#### Data provided:
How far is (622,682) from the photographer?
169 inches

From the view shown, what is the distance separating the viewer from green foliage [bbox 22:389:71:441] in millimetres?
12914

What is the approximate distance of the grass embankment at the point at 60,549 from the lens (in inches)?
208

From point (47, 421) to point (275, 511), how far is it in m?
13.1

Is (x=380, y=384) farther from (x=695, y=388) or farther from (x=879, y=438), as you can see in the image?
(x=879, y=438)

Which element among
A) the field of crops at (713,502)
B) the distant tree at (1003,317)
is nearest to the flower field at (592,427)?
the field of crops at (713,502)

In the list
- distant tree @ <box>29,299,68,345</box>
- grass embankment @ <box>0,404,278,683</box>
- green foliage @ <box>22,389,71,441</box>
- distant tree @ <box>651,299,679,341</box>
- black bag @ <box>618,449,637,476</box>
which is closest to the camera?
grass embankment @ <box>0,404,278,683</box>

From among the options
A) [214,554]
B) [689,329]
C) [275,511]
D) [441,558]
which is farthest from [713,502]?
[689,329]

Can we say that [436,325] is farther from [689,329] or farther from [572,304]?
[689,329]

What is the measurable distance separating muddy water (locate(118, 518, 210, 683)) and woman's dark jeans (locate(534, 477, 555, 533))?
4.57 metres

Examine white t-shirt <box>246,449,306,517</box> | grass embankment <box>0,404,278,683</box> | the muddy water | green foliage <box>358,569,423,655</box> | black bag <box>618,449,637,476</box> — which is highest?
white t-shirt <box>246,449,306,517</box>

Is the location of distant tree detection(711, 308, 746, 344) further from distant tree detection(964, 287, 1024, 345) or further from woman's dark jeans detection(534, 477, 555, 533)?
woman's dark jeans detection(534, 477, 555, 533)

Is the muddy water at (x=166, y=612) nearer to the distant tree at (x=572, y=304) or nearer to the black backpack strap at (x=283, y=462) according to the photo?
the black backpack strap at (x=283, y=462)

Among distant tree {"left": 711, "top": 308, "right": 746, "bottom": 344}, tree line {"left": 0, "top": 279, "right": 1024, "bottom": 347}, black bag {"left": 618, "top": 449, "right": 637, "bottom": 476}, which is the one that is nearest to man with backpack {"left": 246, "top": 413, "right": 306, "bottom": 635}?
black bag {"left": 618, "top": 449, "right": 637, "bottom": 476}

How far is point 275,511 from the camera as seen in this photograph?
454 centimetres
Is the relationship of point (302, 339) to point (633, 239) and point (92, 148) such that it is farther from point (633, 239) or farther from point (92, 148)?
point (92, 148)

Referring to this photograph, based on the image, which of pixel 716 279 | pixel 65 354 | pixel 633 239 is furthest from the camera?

#### What is being asked:
Which lines run from the one containing "Is the muddy" to the end of the entries above? Quote exactly those, and only those.

#### Full response:
Is the muddy water at (x=166, y=612) nearer to the distant tree at (x=572, y=304) or nearer to the black backpack strap at (x=283, y=462) according to the photo?
the black backpack strap at (x=283, y=462)

Among distant tree {"left": 711, "top": 308, "right": 746, "bottom": 344}, tree line {"left": 0, "top": 279, "right": 1024, "bottom": 347}, black bag {"left": 618, "top": 449, "right": 637, "bottom": 476}, which is the one that is nearest to man with backpack {"left": 246, "top": 413, "right": 306, "bottom": 635}?
black bag {"left": 618, "top": 449, "right": 637, "bottom": 476}

How far is point 275,511 from the camera as seen in this photograph?
454 centimetres
Is the relationship of point (302, 339) to point (633, 239) and point (92, 148) such that it is farther from point (633, 239) or farther from point (92, 148)?
point (92, 148)

Referring to this photograph, based on the image, which of pixel 716 279 | pixel 65 354 | pixel 633 239 is furthest from the camera?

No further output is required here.